→ **ACTIVITY**
Your task is to set down the records below again, exactly.

* * * * *

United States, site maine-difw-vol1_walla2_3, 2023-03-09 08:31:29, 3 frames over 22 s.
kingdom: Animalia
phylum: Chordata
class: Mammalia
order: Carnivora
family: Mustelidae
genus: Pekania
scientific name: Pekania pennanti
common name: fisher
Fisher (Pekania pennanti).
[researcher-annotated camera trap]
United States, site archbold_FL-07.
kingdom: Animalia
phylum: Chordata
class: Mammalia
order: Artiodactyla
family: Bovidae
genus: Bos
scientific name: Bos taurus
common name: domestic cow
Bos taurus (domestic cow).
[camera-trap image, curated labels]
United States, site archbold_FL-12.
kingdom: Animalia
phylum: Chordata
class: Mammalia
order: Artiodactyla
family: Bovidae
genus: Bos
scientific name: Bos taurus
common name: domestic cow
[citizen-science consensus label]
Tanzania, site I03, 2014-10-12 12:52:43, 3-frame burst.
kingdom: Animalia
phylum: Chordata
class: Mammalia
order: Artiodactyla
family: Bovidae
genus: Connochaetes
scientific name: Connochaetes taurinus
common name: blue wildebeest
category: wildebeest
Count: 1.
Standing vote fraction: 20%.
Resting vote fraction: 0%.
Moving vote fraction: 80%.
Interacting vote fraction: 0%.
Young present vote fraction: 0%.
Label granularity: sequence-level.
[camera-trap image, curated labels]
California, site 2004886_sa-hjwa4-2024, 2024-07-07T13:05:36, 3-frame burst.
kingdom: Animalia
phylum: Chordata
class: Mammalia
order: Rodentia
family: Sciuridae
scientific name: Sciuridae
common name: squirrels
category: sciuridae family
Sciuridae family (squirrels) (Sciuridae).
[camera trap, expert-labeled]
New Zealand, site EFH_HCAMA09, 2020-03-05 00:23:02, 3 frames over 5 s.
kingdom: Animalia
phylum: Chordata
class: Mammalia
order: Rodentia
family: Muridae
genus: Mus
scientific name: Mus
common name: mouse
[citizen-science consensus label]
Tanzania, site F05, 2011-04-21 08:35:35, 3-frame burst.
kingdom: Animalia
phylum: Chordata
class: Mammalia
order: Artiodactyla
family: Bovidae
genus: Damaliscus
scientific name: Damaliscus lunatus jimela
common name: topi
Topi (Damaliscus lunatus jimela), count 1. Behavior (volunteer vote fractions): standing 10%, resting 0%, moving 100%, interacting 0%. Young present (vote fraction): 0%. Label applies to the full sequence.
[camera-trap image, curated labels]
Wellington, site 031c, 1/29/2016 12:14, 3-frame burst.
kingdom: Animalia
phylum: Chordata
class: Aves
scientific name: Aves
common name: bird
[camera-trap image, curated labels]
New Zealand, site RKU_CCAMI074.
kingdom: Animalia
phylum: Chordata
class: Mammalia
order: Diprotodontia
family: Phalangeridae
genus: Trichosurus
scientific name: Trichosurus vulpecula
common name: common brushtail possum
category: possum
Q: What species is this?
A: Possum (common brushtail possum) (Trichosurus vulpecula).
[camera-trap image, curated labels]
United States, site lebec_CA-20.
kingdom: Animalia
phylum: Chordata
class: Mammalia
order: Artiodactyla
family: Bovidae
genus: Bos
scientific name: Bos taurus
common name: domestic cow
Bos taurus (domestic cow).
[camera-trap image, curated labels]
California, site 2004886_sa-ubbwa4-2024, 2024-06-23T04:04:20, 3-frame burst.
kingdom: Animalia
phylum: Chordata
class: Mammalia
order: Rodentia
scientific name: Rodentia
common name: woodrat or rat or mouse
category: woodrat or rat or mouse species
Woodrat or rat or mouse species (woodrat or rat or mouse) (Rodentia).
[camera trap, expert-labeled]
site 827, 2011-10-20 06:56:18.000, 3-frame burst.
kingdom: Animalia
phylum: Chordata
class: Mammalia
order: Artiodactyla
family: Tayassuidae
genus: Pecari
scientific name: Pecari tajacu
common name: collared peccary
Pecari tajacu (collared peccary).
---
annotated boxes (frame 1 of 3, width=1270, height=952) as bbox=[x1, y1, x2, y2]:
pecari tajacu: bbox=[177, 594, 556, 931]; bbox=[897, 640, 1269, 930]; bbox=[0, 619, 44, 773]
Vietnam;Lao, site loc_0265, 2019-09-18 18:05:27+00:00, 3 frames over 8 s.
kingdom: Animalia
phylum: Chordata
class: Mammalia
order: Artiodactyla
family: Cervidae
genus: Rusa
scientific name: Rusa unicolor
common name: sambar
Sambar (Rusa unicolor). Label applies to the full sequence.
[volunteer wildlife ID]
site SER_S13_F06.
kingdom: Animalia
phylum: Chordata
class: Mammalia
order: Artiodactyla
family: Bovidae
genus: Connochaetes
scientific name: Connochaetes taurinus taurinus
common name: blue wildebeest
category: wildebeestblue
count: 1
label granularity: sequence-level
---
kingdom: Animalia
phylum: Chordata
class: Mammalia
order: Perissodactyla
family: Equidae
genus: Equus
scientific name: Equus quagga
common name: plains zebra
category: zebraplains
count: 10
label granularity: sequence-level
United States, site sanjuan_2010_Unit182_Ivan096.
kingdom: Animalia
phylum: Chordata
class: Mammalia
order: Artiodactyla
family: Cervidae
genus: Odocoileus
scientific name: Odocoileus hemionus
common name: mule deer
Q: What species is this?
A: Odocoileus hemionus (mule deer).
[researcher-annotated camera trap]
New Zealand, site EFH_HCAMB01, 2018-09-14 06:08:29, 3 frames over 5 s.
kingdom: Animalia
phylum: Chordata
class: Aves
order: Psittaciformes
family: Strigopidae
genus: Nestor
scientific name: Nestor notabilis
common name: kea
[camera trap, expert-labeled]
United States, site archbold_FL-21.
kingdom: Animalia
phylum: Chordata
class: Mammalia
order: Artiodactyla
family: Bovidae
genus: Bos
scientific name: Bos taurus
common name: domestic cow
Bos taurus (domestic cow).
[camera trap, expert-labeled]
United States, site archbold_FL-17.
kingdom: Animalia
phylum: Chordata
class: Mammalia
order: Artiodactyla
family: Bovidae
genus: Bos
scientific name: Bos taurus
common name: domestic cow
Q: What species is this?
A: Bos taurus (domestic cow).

* * * * *

→ **ANSWER TO THIS PROBLEM**
United States, site maine-difw-vol1_walla2_3, 2023-03-09 08:31:29, 3 frames over 22 s.
kingdom: Animalia
phylum: Chordata
class: Mammalia
order: Carnivora
family: Mustelidae
genus: Pekania
scientific name: Pekania pennanti
common name: fisher
Fisher (Pekania pennanti).
[researcher-annotated camera trap]
United States, site archbold_FL-07.
kingdom: Animalia
phylum: Chordata
class: Mammalia
order: Artiodactyla
family: Bovidae
genus: Bos
scientific name: Bos taurus
common name: domestic cow
Bos taurus (domestic cow).
[camera-trap image, curated labels]
United States, site archbold_FL-12.
kingdom: Animalia
phylum: Chordata
class: Mammalia
order: Artiodactyla
family: Bovidae
genus: Bos
scientific name: Bos taurus
common name: domestic cow
[citizen-science consensus label]
Tanzania, site I03, 2014-10-12 12:52:43, 3-frame burst.
kingdom: Animalia
phylum: Chordata
class: Mammalia
order: Artiodactyla
family: Bovidae
genus: Connochaetes
scientific name: Connochaetes taurinus
common name: blue wildebeest
category: wildebeest
Count: 1.
Standing vote fraction: 20%.
Resting vote fraction: 0%.
Moving vote fraction: 80%.
Interacting vote fraction: 0%.
Young present vote fraction: 0%.
Label granularity: sequence-level.
[camera-trap image, curated labels]
California, site 2004886_sa-hjwa4-2024, 2024-07-07T13:05:36, 3-frame burst.
kingdom: Animalia
phylum: Chordata
class: Mammalia
order: Rodentia
family: Sciuridae
scientific name: Sciuridae
common name: squirrels
category: sciuridae family
Sciuridae family (squirrels) (Sciuridae).
[camera trap, expert-labeled]
New Zealand, site EFH_HCAMA09, 2020-03-05 00:23:02, 3 frames over 5 s.
kingdom: Animalia
phylum: Chordata
class: Mammalia
order: Rodentia
family: Muridae
genus: Mus
scientific name: Mus
common name: mouse
[citizen-science consensus label]
Tanzania, site F05, 2011-04-21 08:35:35, 3-frame burst.
kingdom: Animalia
phylum: Chordata
class: Mammalia
order: Artiodactyla
family: Bovidae
genus: Damaliscus
scientific name: Damaliscus lunatus jimela
common name: topi
Topi (Damaliscus lunatus jimela), count 1. Behavior (volunteer vote fractions): standing 10%, resting 0%, moving 100%, interacting 0%. Young present (vote fraction): 0%. Label applies to the full sequence.
[camera-trap image, curated labels]
Wellington, site 031c, 1/29/2016 12:14, 3-frame burst.
kingdom: Animalia
phylum: Chordata
class: Aves
scientific name: Aves
common name: bird
[camera-trap image, curated labels]
New Zealand, site RKU_CCAMI074.
kingdom: Animalia
phylum: Chordata
class: Mammalia
order: Diprotodontia
family: Phalangeridae
genus: Trichosurus
scientific name: Trichosurus vulpecula
common name: common brushtail possum
category: possum
Q: What species is this?
A: Possum (common brushtail possum) (Trichosurus vulpecula).
[camera-trap image, curated labels]
United States, site lebec_CA-20.
kingdom: Animalia
phylum: Chordata
class: Mammalia
order: Artiodactyla
family: Bovidae
genus: Bos
scientific name: Bos taurus
common name: domestic cow
Bos taurus (domestic cow).
[camera-trap image, curated labels]
California, site 2004886_sa-ubbwa4-2024, 2024-06-23T04:04:20, 3-frame burst.
kingdom: Animalia
phylum: Chordata
class: Mammalia
order: Rodentia
scientific name: Rodentia
common name: woodrat or rat or mouse
category: woodrat or rat or mouse species
Woodrat or rat or mouse species (woodrat or rat or mouse) (Rodentia).
[camera trap, expert-labeled]
site 827, 2011-10-20 06:56:18.000, 3-frame burst.
kingdom: Animalia
phylum: Chordata
class: Mammalia
order: Artiodactyla
family: Tayassuidae
genus: Pecari
scientific name: Pecari tajacu
common name: collared peccary
Pecari tajacu (collared peccary).
---
annotated boxes (frame 1 of 3, width=1270, height=952) as bbox=[x1, y1, x2, y2]:
pecari tajacu: bbox=[177, 594, 556, 931]; bbox=[897, 640, 1269, 930]; bbox=[0, 619, 44, 773]
Vietnam;Lao, site loc_0265, 2019-09-18 18:05:27+00:00, 3 frames over 8 s.
kingdom: Animalia
phylum: Chordata
class: Mammalia
order: Artiodactyla
family: Cervidae
genus: Rusa
scientific name: Rusa unicolor
common name: sambar
Sambar (Rusa unicolor). Label applies to the full sequence.
[volunteer wildlife ID]
site SER_S13_F06.
kingdom: Animalia
phylum: Chordata
class: Mammalia
order: Artiodactyla
family: Bovidae
genus: Connochaetes
scientific name: Connochaetes taurinus taurinus
common name: blue wildebeest
category: wildebeestblue
count: 1
label granularity: sequence-level
---
kingdom: Animalia
phylum: Chordata
class: Mammalia
order: Perissodactyla
family: Equidae
genus: Equus
scientific name: Equus quagga
common name: plains zebra
category: zebraplains
count: 10
label granularity: sequence-level
United States, site sanjuan_2010_Unit182_Ivan096.
kingdom: Animalia
phylum: Chordata
class: Mammalia
order: Artiodactyla
family: Cervidae
genus: Odocoileus
scientific name: Odocoileus hemionus
common name: mule deer
Q: What species is this?
A: Odocoileus hemionus (mule deer).
[researcher-annotated camera trap]
New Zealand, site EFH_HCAMB01, 2018-09-14 06:08:29, 3 frames over 5 s.
kingdom: Animalia
phylum: Chordata
class: Aves
order: Psittaciformes
family: Strigopidae
genus: Nestor
scientific name: Nestor notabilis
common name: kea
[camera trap, expert-labeled]
United States, site archbold_FL-21.
kingdom: Animalia
phylum: Chordata
class: Mammalia
order: Artiodactyla
family: Bovidae
genus: Bos
scientific name: Bos taurus
common name: domestic cow
Bos taurus (domestic cow).
[camera trap, expert-labeled]
United States, site archbold_FL-17.
kingdom: Animalia
phylum: Chordata
class: Mammalia
order: Artiodactyla
family: Bovidae
genus: Bos
scientific name: Bos taurus
common name: domestic cow
Q: What species is this?
A: Bos taurus (domestic cow).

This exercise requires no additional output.